Friedrich-Ebert-Gymnasium beim Landesfinale im 3×3 Basketball in Ludwigsburg

(feg – 9.7.26) Am 25.6.2026 machten sich gleich zwei Teams des FEG in den Kategorien U18 weiblich und männlich auf zum Landesfinale nach Ludwigsburg. Trotz langer Fahrt und herausfordernden Temperaturen traf man hochmotiviert in der Halle ein.

Die Damen durften dabei den Auftakt machen und mussten direkt ordentlich kämpfen. Verbissen versuchte man, sich bis zum Schluss in die Partie rein zu ackern, jedoch erfolgslos. Die geringe Zahl an Meldungen anderer Schulen und kurzfristige Absagen führten dazu, dass dieses, unser erstes, auch unser einziges KO-Spiel auf Seiten der Damen bleiben sollte.

Anschließend bestritt man lediglich einige Freundschaftsspiele mit Teams der Kategorie U20, in denen unsere Spielerinnen noch einmal so richtig zeigen konnten, was in ihnen steckt. Abschließend bleibt ein starker 2. Platz in der baden-württembergischen Gesamtwertung.

Die Herren mit deutlich mehr Konkurrenz bekamen diese auch sogleich zu spüren. Obwohl virtuos besetzt, mangelte es doch deutlich an Körpergröße, denn man war mit einem Team angereist, bestehend aus Guard- und Flügelspielern. Während andere Teams Spieler mit an die zwei Meter vorweisen konnten, musste man hier anders überzeugen und das tat man.
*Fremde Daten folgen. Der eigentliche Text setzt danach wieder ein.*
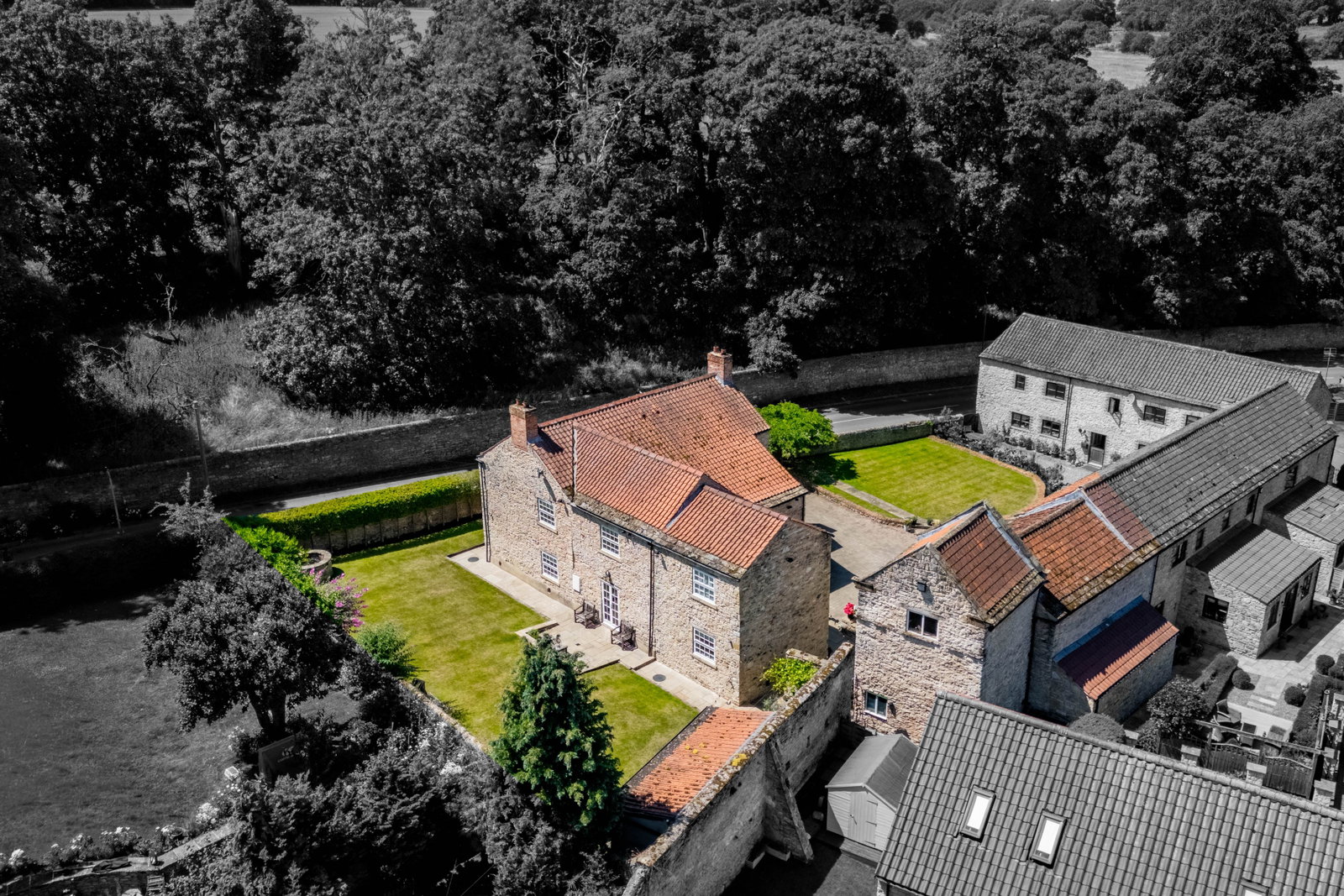 Detached House in Womersley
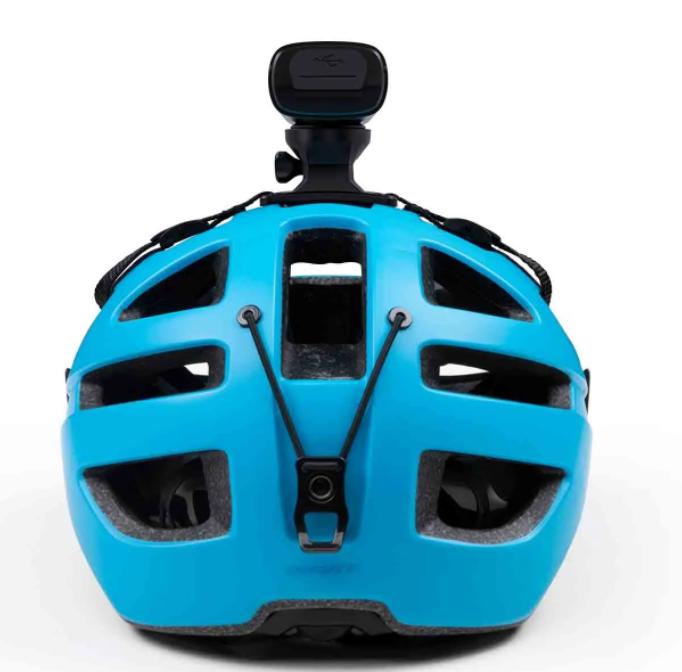 Miniatura Luz De Bicicleta Remota Inteligente Ray 2600lm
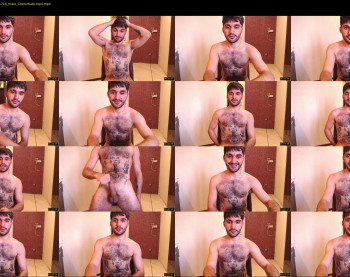 teddy_mode — 5 minute Chaturbate couple cam capture, 1080p, Aug 21, 2022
Im ersten Spiel hielt man alles dagegen und verlor knapp, es folgte ein Sieg und eine erneute Niederlage, wodurch man sich in der Spielrunde für die unteren Plätze wiederfand. Man hatte zwar stets eine harte Defense bis hin zu dem ein oder anderen Foul in die Waagschale geschmissen, jedoch bisher einfach kein Wurfglück gehabt, welches die Unsrigen sonst wie eh und je auszeichnete. Doch nun taute man auf, ein Unentschieden gegen Ludwigsburg und ein Sieg gegen Ravensburg, den Turnierfavoriten, bescherte den Jungs den Gesamtsieg in der Platzierungsrunde und den fünften Platz in der baden-württembergischen Gesamtwertung.
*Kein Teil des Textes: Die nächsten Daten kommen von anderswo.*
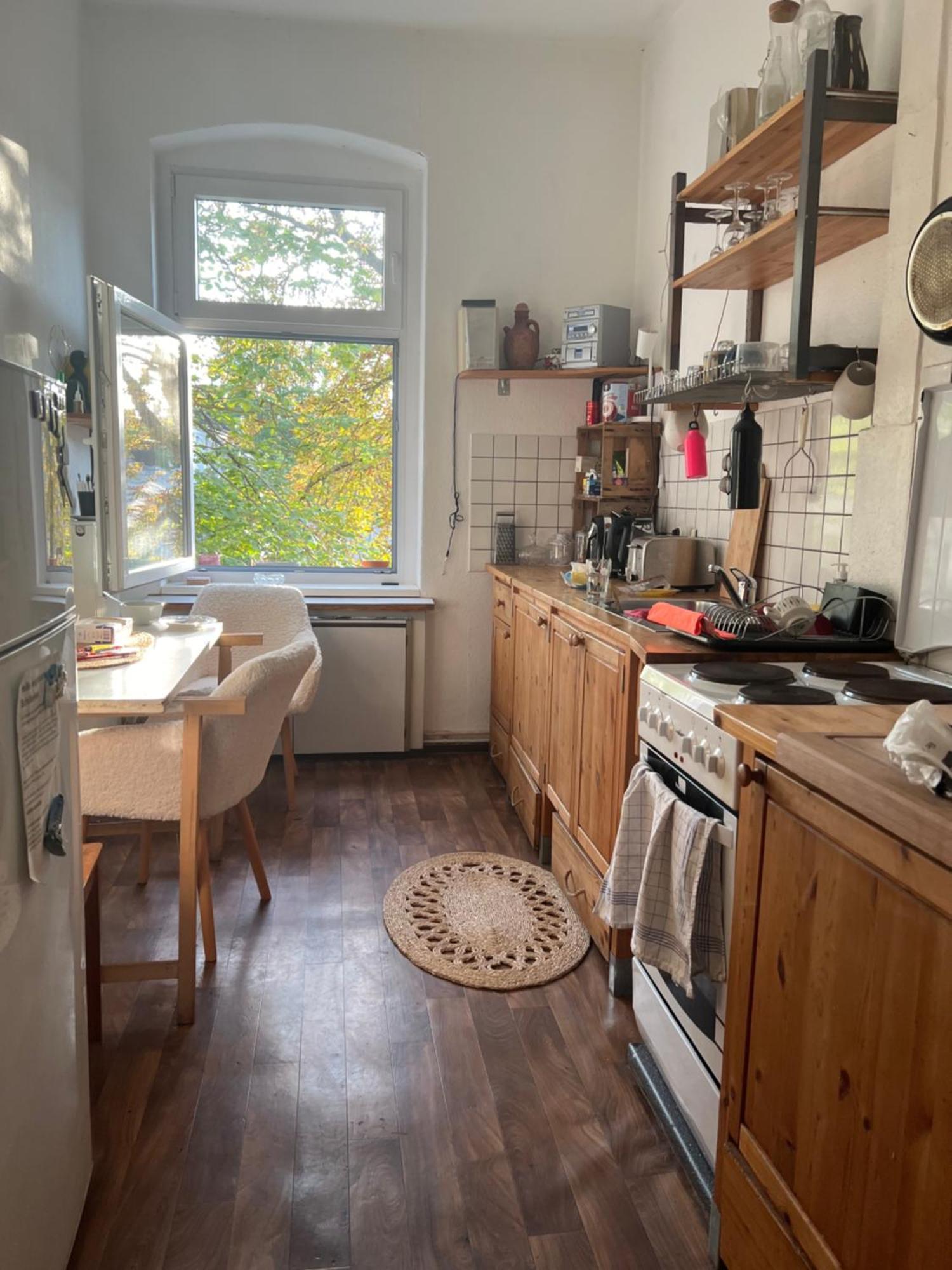 Schillerkiez Helle Zentrale Mit Berliner Charme * Berlin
Damit endet wieder einmal ein sehr erfolgreiches Jahr für die Basketballer am FEG und auch mit ein wenig Wehmut verabschieden wir doch dieses Jahr die ein oder andere, für uns sehr wertvoll gewordene Kraft für Jugend-trainiert-für-Olympia in den letzten Jahren.

Wer aber bleibt, das sind Frau Schmid und Frau Kunz, die nicht nur hier wieder unglaublich viel organisiert, geplant, gefahren oder sonst irgendwie mitgewirkt haben, sondern uns Basketballer das gesamte Jahr schon über hinweg mit allem unterstützt haben, was möglich war. Der Kern steht also. Vielen Dank für alles!